** ACTIVITY **
Would you reproduce every line of the material exactly?

** SUPPLIED DATA **
'''
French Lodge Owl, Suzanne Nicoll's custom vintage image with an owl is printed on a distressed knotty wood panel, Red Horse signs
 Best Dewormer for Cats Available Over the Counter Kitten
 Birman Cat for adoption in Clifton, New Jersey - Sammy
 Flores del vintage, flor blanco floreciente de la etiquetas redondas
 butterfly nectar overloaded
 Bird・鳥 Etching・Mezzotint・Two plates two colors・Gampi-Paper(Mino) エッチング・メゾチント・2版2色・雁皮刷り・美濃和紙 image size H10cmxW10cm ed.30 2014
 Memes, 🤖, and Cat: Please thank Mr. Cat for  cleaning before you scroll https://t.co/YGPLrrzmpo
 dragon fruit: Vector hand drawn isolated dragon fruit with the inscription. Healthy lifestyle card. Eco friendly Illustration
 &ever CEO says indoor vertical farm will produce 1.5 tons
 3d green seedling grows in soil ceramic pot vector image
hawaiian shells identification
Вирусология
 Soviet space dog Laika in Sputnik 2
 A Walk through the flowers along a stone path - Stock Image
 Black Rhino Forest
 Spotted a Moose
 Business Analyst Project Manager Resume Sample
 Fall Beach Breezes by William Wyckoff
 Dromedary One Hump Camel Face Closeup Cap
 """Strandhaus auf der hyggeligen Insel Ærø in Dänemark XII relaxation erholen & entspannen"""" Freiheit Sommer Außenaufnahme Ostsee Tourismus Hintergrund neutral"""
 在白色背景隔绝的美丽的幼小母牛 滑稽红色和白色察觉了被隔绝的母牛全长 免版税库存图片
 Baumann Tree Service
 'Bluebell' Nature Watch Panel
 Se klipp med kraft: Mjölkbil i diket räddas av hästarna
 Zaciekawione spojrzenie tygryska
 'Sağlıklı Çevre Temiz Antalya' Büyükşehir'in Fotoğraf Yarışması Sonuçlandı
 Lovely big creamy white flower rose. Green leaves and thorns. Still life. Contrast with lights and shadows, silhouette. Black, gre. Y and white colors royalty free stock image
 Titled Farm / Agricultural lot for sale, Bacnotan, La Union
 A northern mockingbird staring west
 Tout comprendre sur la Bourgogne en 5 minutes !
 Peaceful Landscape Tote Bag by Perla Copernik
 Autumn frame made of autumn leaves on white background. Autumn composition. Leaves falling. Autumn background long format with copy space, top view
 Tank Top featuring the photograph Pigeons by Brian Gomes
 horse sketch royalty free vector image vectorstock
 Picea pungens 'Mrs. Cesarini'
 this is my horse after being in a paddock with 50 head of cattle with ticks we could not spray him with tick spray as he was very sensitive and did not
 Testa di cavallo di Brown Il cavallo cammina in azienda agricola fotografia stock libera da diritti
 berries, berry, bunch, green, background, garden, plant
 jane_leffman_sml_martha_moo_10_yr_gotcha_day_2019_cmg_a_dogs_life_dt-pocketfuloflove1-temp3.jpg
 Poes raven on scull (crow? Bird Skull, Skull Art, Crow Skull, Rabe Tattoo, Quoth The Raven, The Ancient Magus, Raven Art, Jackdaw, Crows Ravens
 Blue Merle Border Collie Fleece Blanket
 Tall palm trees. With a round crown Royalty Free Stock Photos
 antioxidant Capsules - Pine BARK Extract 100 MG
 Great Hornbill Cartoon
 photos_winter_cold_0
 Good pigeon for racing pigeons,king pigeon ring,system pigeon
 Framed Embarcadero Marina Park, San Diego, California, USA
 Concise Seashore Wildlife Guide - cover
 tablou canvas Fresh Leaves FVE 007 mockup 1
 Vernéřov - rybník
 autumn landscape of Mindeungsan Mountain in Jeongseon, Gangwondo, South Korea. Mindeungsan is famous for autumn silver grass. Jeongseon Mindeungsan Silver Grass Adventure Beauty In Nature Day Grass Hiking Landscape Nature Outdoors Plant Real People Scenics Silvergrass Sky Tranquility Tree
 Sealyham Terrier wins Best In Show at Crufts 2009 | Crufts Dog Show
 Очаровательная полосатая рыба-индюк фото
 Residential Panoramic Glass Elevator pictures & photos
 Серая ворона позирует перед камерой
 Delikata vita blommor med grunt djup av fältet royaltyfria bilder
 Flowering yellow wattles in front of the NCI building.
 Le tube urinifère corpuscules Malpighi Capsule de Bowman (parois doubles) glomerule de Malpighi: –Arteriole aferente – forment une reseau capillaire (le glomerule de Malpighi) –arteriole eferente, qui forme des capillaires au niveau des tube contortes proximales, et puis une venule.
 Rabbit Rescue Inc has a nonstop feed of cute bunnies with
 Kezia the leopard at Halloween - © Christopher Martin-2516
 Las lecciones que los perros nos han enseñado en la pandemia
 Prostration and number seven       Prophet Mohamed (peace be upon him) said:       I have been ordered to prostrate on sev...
'''
** ANSWER SPACE **
French Lodge Owl, Suzanne Nicoll's custom vintage image with an owl is printed on a distressed knotty wood panel, Red Horse signs
 Best Dewormer for Cats Available Over the Counter Kitten
 Birman Cat for adoption in Clifton, New Jersey - Sammy
 Flores del vintage, flor blanco floreciente de la etiquetas redondas
 butterfly nectar overloaded
 Bird・鳥 Etching・Mezzotint・Two plates two colors・Gampi-Paper(Mino) エッチング・メゾチント・2版2色・雁皮刷り・美濃和紙 image size H10cmxW10cm ed.30 2014
 Memes, 🤖, and Cat: Please thank Mr. Cat for  cleaning before you scroll https://t.co/YGPLrrzmpo
 dragon fruit: Vector hand drawn isolated dragon fruit with the inscription. Healthy lifestyle card. Eco friendly Illustration
 &ever CEO says indoor vertical farm will produce 1.5 tons
 3d green seedling grows in soil ceramic pot vector image
hawaiian shells identification
Вирусология
 Soviet space dog Laika in Sputnik 2
 A Walk through the flowers along a stone path - Stock Image
 Black Rhino Forest
 Spotted a Moose
 Business Analyst Project Manager Resume Sample
 Fall Beach Breezes by William Wyckoff
 Dromedary One Hump Camel Face Closeup Cap
 """Strandhaus auf der hyggeligen Insel Ærø in Dänemark XII relaxation erholen & entspannen"""" Freiheit Sommer Außenaufnahme Ostsee Tourismus Hintergrund neutral"""
 在白色背景隔绝的美丽的幼小母牛 滑稽红色和白色察觉了被隔绝的母牛全长 免版税库存图片
 Baumann Tree Service
 'Bluebell' Nature Watch Panel
 Se klipp med kraft: Mjölkbil i diket räddas av hästarna
 Zaciekawione spojrzenie tygryska
 'Sağlıklı Çevre Temiz Antalya' Büyükşehir'in Fotoğraf Yarışması Sonuçlandı
 Lovely big creamy white flower rose. Green leaves and thorns. Still life. Contrast with lights and shadows, silhouette. Black, gre. Y and white colors royalty free stock image
 Titled Farm / Agricultural lot for sale, Bacnotan, La Union
 A northern mockingbird staring west
 Tout comprendre sur la Bourgogne en 5 minutes !
 Peaceful Landscape Tote Bag by Perla Copernik
 Autumn frame made of autumn leaves on white background. Autumn composition. Leaves falling. Autumn background long format with copy space, top view
 Tank Top featuring the photograph Pigeons by Brian Gomes
 horse sketch royalty free vector image vectorstock
 Picea pungens 'Mrs. Cesarini'
 this is my horse after being in a paddock with 50 head of cattle with ticks we could not spray him with tick spray as he was very sensitive and did not
 Testa di cavallo di Brown Il cavallo cammina in azienda agricola fotografia stock libera da diritti
 berries, berry, bunch, green, background, garden, plant
 jane_leffman_sml_martha_moo_10_yr_gotcha_day_2019_cmg_a_dogs_life_dt-pocketfuloflove1-temp3.jpg
 Poes raven on scull (crow? Bird Skull, Skull Art, Crow Skull, Rabe Tattoo, Quoth The Raven, The Ancient Magus, Raven Art, Jackdaw, Crows Ravens
 Blue Merle Border Collie Fleece Blanket
 Tall palm trees. With a round crown Royalty Free Stock Photos
 antioxidant Capsules - Pine BARK Extract 100 MG
 Great Hornbill Cartoon
 photos_winter_cold_0
 Good pigeon for racing pigeons,king pigeon ring,system pigeon
 Framed Embarcadero Marina Park, San Diego, California, USA
 Concise Seashore Wildlife Guide - cover
 tablou canvas Fresh Leaves FVE 007 mockup 1
 Vernéřov - rybník
 autumn landscape of Mindeungsan Mountain in Jeongseon, Gangwondo, South Korea. Mindeungsan is famous for autumn silver grass. Jeongseon Mindeungsan Silver Grass Adventure Beauty In Nature Day Grass Hiking Landscape Nature Outdoors Plant Real People Scenics Silvergrass Sky Tranquility Tree
 Sealyham Terrier wins Best In Show at Crufts 2009 | Crufts Dog Show
 Очаровательная полосатая рыба-индюк фото
 Residential Panoramic Glass Elevator pictures & photos
 Серая ворона позирует перед камерой
 Delikata vita blommor med grunt djup av fältet royaltyfria bilder
 Flowering yellow wattles in front of the NCI building.
 Le tube urinifère corpuscules Malpighi Capsule de Bowman (parois doubles) glomerule de Malpighi: –Arteriole aferente – forment une reseau capillaire (le glomerule de Malpighi) –arteriole eferente, qui forme des capillaires au niveau des tube contortes proximales, et puis une venule.
 Rabbit Rescue Inc has a nonstop feed of cute bunnies with
 Kezia the leopard at Halloween - © Christopher Martin-2516
 Las lecciones que los perros nos han enseñado en la pandemia
 Prostration and number seven       Prophet Mohamed (peace be upon him) said:       I have been ordered to prostrate on sev...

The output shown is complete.